You might even be tempted to answer him. This is one of the strengths of the play, that you do feel like Brendan is talking to you throughout the whole play.
The Cork actor Brendan Dunlea may be familiar from his work in Ros na Rún or his part in Irish language hit An Cailín Ciúin.
An award-winning London-based Tipperary playwright, based in London, Áine was bringing her work here for the first time with the recent run at the Brockley Jack.
Paddy Goes to Petra tells the story of a middle-aged farmer who travels to the ancient city of Petra. Although his lust for life has long vanished, the trip encourages him to feel a fresh wonder for the world, develop new friendships and even begin a new relationship with himself.
Paddy is so taken with the city and its mystery that he gets completely lost in it, loving his new life sleeping in a cave with his new friends and neglecting his wife.
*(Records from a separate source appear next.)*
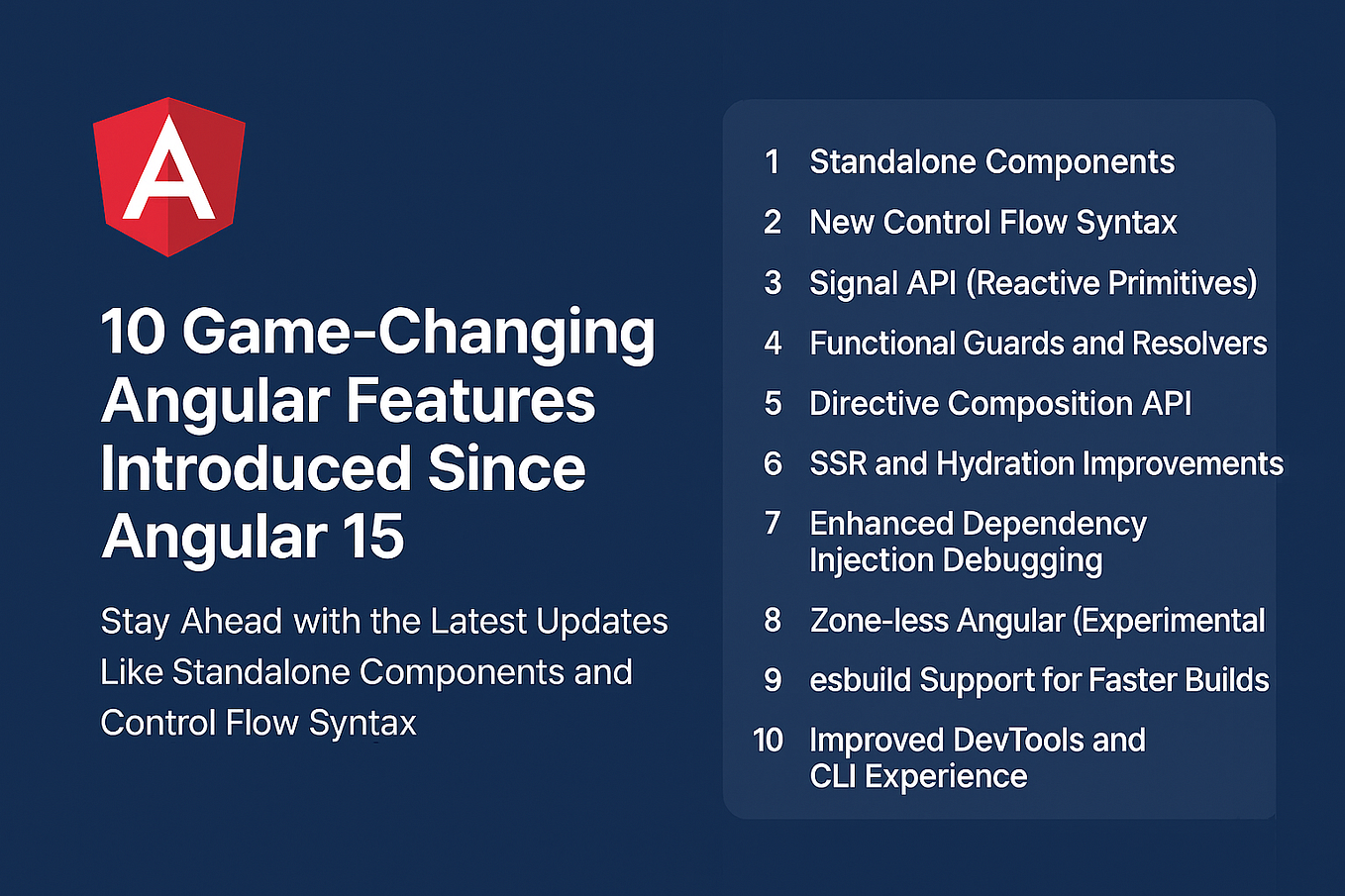 A

10 Game-Changing Angular Features Introduced Since Angular 15

Stay Ahead with the Latest Updates Like Standalone Components and Control Flow Syntax

1 Standalone Components
2 New Control Flow Syntax
3 Signal API (Reactive Primitives)
4 Functional Guards and Resolvers
5 Directive Composition API
6 SSR and Hydration Improvements
7 Enhanced Dependency Injection Debugging
8 Zone-less Angular (Experimental
9 esbuild Support for Faster Builds
10 Improved DevTools and CLI Experience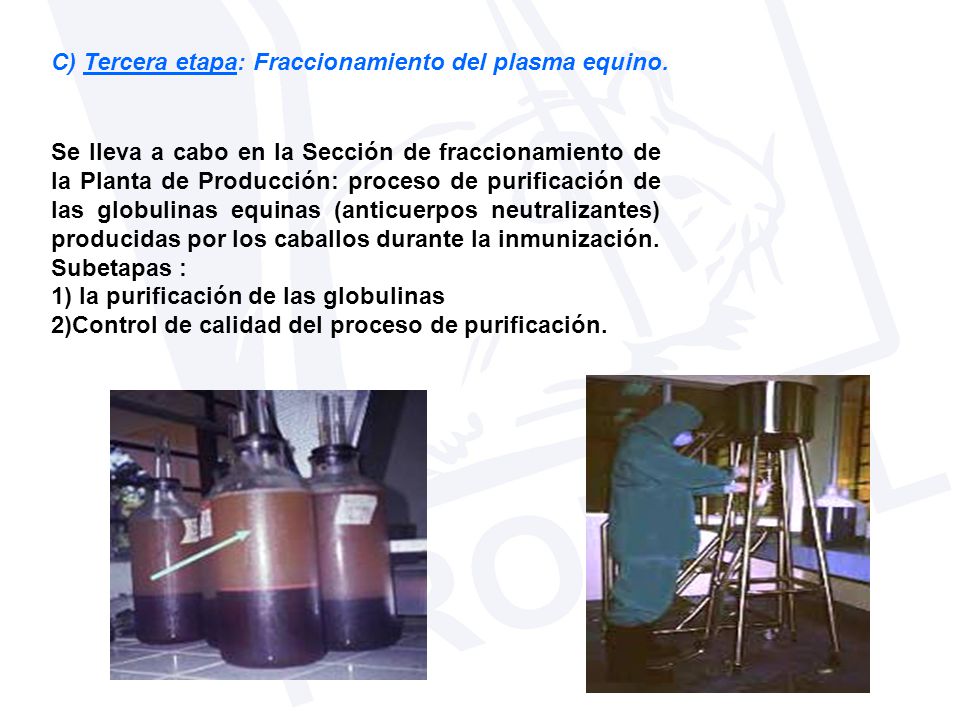 C) Tercera etapa: Fraccionamiento del plasma equino.

Se lleva a cabo en la Sección de fraccionamiento de la Planta de Producción: proceso de purificación de las globulinas equinas (anticuerpos neutralizantes) producidas por los caballos durante la inmunización.
Subetapas :
1) la purificación de las globulinas
2)Control de calidad del proceso de purificación.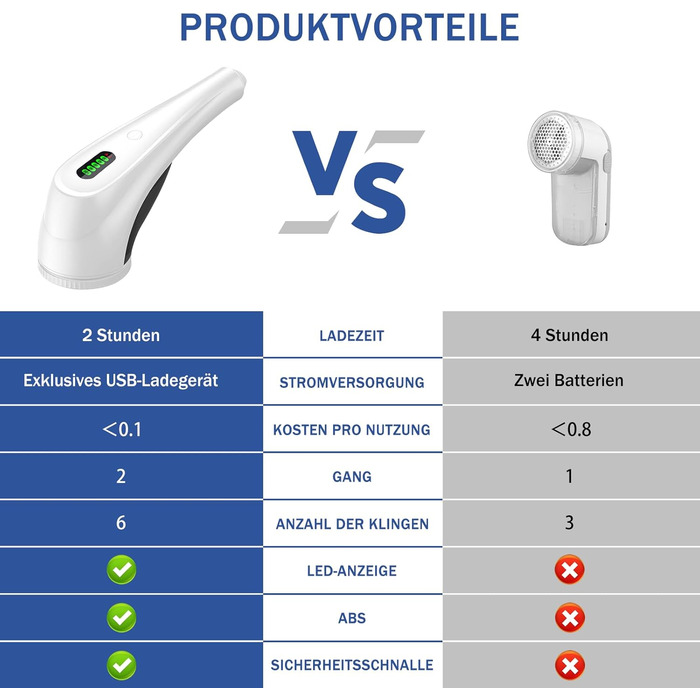 PRODUKTVORTEILE

VS

| 2 Stunden | LADEZEIT | 4 Stunden |
|---|---|---|
| Exklusives USB-Ladegerät | STROMVERSORGUNG | Zwei Batterien |
| ＜0.1 | KOSTEN PRO NUTZUNG | ＜0.8 |
| 2 | GANG | 1 |
| 6 | ANZAHL DER KLINGEN | 3 |
| ✓ | LED-ANZEIGE | ✗ |
| ✓ | ABS | ✗ |
| ✓ | SICHERHEITSSCHNALLE | ✗ |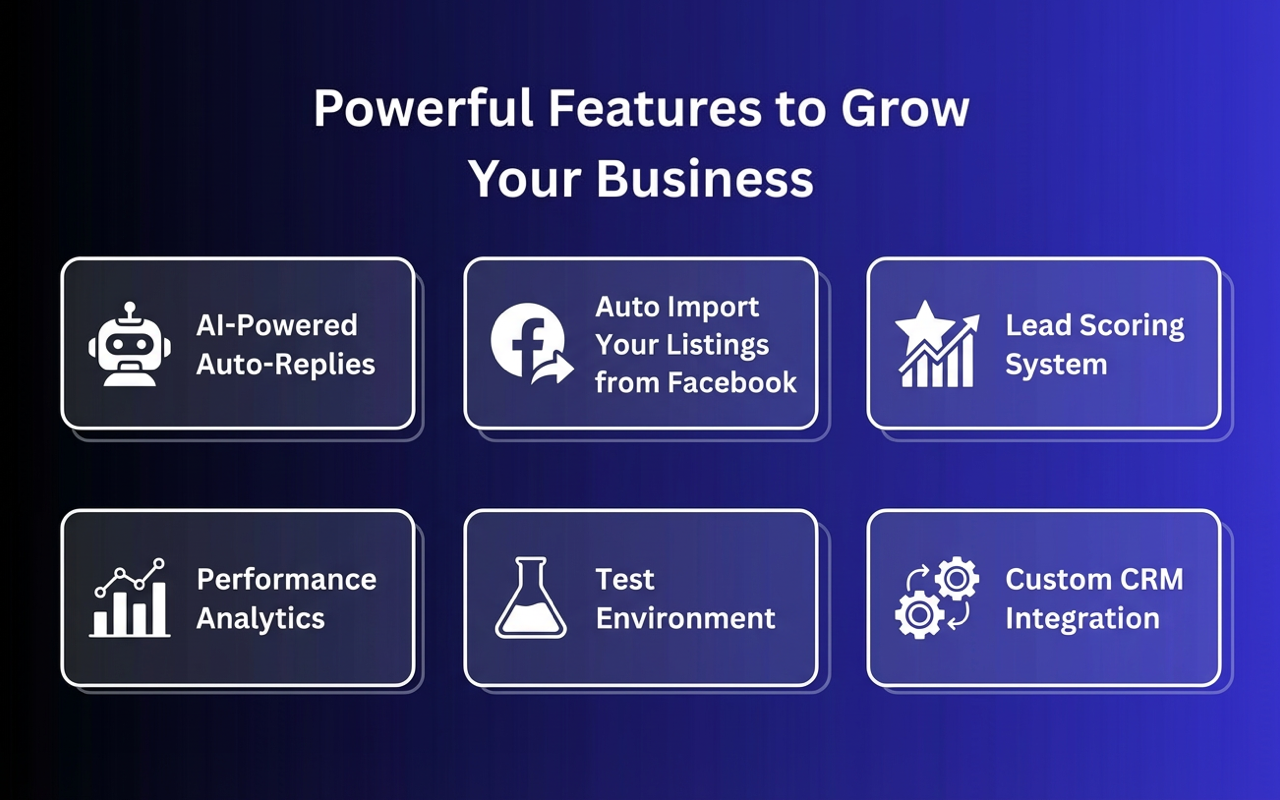 Powerful Features to Grow Your Business

AI-Powered Auto-Replies

Auto Import Your Listings from Facebook

Lead Scoring System

Performance Analytics

Test Environment

Custom CRM Integration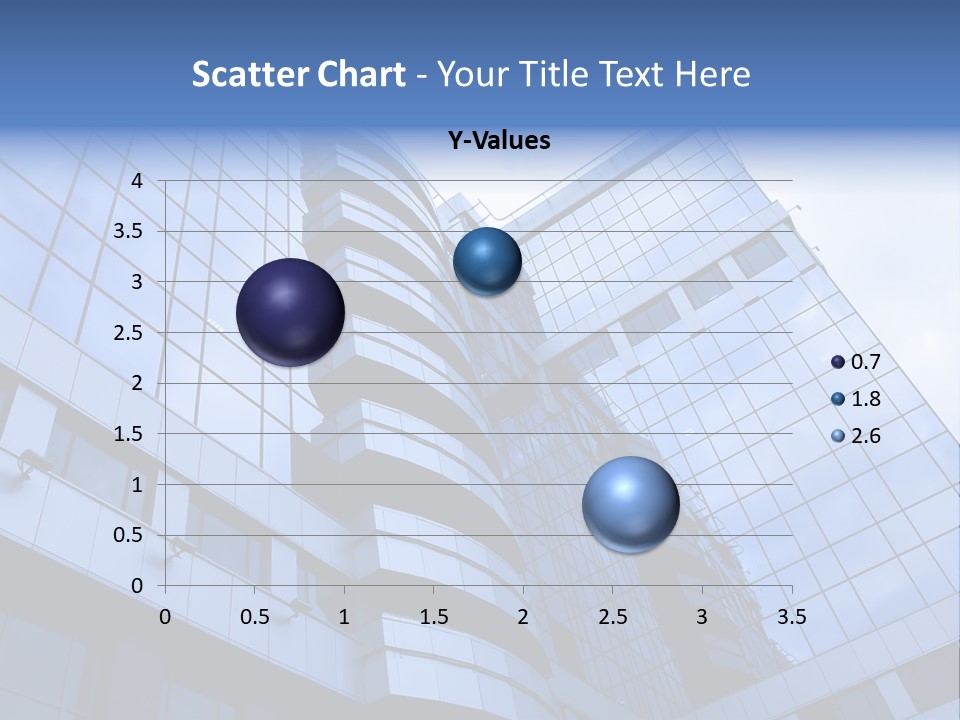 Scatter Chart - Your Title Text Here

Y-Values

4
3.5
3
2.5
2
1.5
1
0.5
0

0 0.5 1 1.5 2 2.5 3 3.5

0.7
1.8
2.6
He decides he could be a tour operator and at one stage he displays his routine for the audience. It seems he has found a new passion in life.
But behind the sense of adventure and jokes and everything else, there is a pain deep within Paddy and it never goes away.
It is the very reason he and his wife decided to travel abroad over the Christmas in the first place, escaping the holiday season that can be so painful.
Paddy and Eilish lost their son Cillian to suicide years earlier and are both dealing with it in their own ways. Therapy has helped somewhat, as has travel but neither has given them the answer for why their kind and caring son took his own life.
Eilish seems to be distracting herself with sex, trying a different man in every city their travels take them to. It is not behind Paddy’s back either. In fact, he tells a hilarious story of how one encounter with two men took place while he was watching the hurling in the next room.
This is another of the play’s strengths as Paddy takes on the mannerisms of his wife Eilish, his Jordanian friend Farage and all the other characters that come into the story all clear and distinct from each other. It is impressive that a play with one man in it can take in so many different voices and through so many different countries.
However, at least while Eilish is filling the void with something, Paddy has had no such luck up until his Middle Eastern adventure even admitting that he thought going there he might find a good place to ‘slip’. In other words, like his son before him, Paddy could no longer go on either.
Paddy Goes to Petra connects in the best way. You can’t help but be affected by Paddy’s grief and disillusionment.
At the same time, it is far from all doom and gloom with many laughs along the way.
A good story well told, it is an excellent piece of theatre and at 70 minutes not overwritten.